- _DIRECTIONS_
1. In the court opinion, on what date did all parties enter into the Settlement Agreement?
2. Retype the court opinion from "PROCEDURAL HISTORY" to "the 1987 cap.".

KEVIN THOMAS DUFFY, District Judge:

Plaintiff, the Pharmaceutical Society of the State of New York, Inc., Still’s Pharmacy, Inc., Riis-Wald Pharmacy, Inc., and M.F.D. Drug Co., Inc. (collectively, the “Pharmaceutical Society”) commenced this action in 1976 against defendants Governor of the State of New York, and the Commissioner of New York State’s Department of Social Services (“DSS”) (collectively “the State”), challenging New York State’s promulgation of regulations implementing a new Medicaid pharmacy reimbursement methodology. All parties to the action entered into a Settlement Agreement on July 5, 1978. This post-settlement action continues from a dispute as to whether the new methodology violated federal Medicaid reimbursement regulations promulgated by the United States Department of Health and Human Services (“HHS”) and administered by the Health Care Financing Administration (“HCFA”). The following outlines a more detailed history of the post-settlement action.

PROCEDURAL HISTORY

On July 5, 1978, as part of a comprehensive settlement agreement (“Settlement Order”), the parties Stipulated (“the Stipulation”) to a new methodology for drug reimbursements to pharmacies in New York State. The stipulation was so ordered by the court. In 1987, the State defendants unilaterally departed from the methodology outlined in the Stipulation, claiming that Federal law mandated the departure. Specifically, the federal government revised its pharmacy reimbursement regulations to implement aggregate upper limits (“AUL”)1 on medicaid reimbursements for certain defined medications. This meant that the State (and pharmacies) would be subject to a cap or ceiling on reimbursements. Additionally, federal subsidy could be severed were the State to formulate reimbursement calculations in excess that of the 1987 cap.

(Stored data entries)
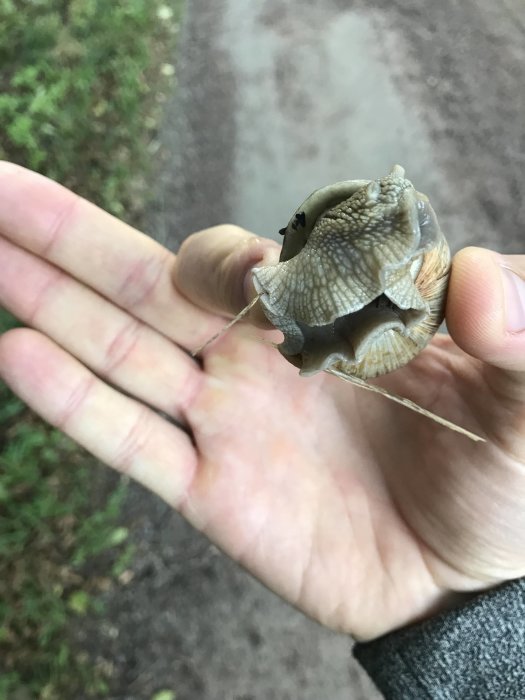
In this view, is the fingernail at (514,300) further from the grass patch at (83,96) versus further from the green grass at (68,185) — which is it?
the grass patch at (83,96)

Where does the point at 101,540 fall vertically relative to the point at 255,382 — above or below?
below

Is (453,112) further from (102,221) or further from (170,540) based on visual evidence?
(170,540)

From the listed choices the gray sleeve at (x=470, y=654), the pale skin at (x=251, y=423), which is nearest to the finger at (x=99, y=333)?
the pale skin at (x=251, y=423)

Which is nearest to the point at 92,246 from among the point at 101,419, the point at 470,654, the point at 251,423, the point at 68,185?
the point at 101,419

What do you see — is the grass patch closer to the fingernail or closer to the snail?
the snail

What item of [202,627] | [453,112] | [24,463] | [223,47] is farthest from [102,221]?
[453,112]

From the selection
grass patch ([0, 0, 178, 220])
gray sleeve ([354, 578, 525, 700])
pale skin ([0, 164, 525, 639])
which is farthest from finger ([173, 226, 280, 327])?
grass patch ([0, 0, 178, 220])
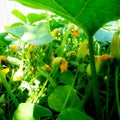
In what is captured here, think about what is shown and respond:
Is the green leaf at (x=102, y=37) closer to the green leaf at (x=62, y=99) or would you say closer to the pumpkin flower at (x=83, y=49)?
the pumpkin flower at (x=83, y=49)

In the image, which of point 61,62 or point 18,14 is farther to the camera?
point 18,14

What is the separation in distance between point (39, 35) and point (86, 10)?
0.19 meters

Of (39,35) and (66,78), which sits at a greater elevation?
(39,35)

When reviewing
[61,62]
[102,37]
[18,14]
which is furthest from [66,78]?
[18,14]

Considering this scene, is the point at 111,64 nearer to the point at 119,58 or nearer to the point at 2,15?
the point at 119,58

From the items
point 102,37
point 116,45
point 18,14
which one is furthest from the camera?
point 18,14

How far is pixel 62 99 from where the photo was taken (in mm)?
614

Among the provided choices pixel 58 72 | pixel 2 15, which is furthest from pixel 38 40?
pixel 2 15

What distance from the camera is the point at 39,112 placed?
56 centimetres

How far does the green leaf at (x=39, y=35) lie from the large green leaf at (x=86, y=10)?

- _RESPONSES BY ITEM NUMBER_
1. July 5, 1978.

2.
PROCEDURAL HISTORY

On July 5, 1978, as part of a comprehensive settlement agreement (“Settlement Order”), the parties Stipulated (“the Stipulation”) to a new methodology for drug reimbursements to pharmacies in New York State. The stipulation was so ordered by the court. In 1987, the State defendants unilaterally departed from the methodology outlined in the Stipulation, claiming that Federal law mandated the departure. Specifically, the federal government revised its pharmacy reimbursement regulations to implement aggregate upper limits (“AUL”)1 on medicaid reimbursements for certain defined medications. This meant that the State (and pharmacies) would be subject to a cap or ceiling on reimbursements. Additionally, federal subsidy could be severed were the State to formulate reimbursement calculations in excess that of the 1987 cap.